FISICA was designed by Prof. Steve Eikenberry (UF principal investigator, or PI), along with co-PI Prof. Glenn Boreman (University of Central Florida CREOL), and UF co-investigators Professors Richard Elston and Rafael Guzmán. Paul Glenn and Greg Hull-Allen at Bauer Associates assembled and aligned the optical train. Jeff Hoffmann, Michael Rodgers, and Kevin Thompson at Optical Research Associates worked extensively with Steve on the optical design and tolerancing. Scott Flint, Lovell Comstock, and Bruce Myrick at Corning NetOptix used their state-of-the-art diamond turning facilities to fabricate the mirror arrays. Jeff Julian at UF designed the mechanical fixturing to adapt the FLAMINGOS fore-Dewar to accept the FISICA IFU. Nicolas Gruel wrote all of the Python observation software used at the telescope for rapid target acquisition.

During the spring and summer of 2004 I worked with Steve on the lab integration and acceptance testing of the IFU into the FLAMINGOS fore–Dewar. For our warm lab tests this included setting up a light source with an f/15 beam and an SBIG CCD camera system focussed at the design focal plane. We then adjusted the mounting of the IFU until its virtual slitets matched the design focal plane and produced good images on the CCD camera. We later devised other cryogenic tests of the IFU, without the FLAMINGOS spectrograph. During this time I also wired the Dewar with temperature sensors and a warm–up heater loop, both to match the pre–existing connections on FLAMINGOS.

Integration of the FISICA fore–Dewar with the FLAMINGOS spectrograph was done in Tucson by Nicolas and me in the summer of 2004, at the NOAO lab facilities. The principal concern during these first tests was to verify the virtual slitlet from the IFU was indeed in focus with the spectrograph.

I worked closely with Jeff Julian and the KPNO staff to ensure a seamless installation at the KPNO Mayall 4–m telescope. Our First–Light observation run was in October 2004. Steve, Nicolas, Dave Clark, Rafael Guzmán and I devised and executed a number of observation strategy tests during this run, including methods to acquire targets, focus the telescope through the IFU, and how to efficiently dither the telescope during observations. A number of science performance observations included bright G stars, emission line stars and a planetary nebula. During this run we obtained new science observations of NGC 1569 described above in the text and in the image at the head of the page.

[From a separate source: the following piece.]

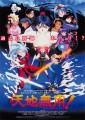 Tenchi Muyou! in Love O Movie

During the October 2004 observing run we determined that the IFU was insufficiently cold, leading to excess, unwanted, emission in the 2.2μm K–band. Steve and I devised a new set of thermal conduction straps between the IFU and the thermal bath in the Dewar, and I tested them in the spring of 2005. We had another observing run with FISICA in the summer of 2005.

From 2004 through fall 2009 FISICA was a visitor–class instrument at KPNO, available via collaboration with Prof. Eikenberry. In 2010 the FISICA IFU ws removed from the FLAMINGOS fore-Dewar. It is now on long–term loan to Prof. Dae-Sik Moon (University of Toronto). He and his team are designing WIFIS, the Wide Integral–Field Infrared Spectrograph, which will incorporate the FISICA IFU into its design.

Support for the FISICA project was provided by the University of Florida, the University of Central Florida, the Florida Space Research Initiative, and the Fundación por la Preservación del PSF.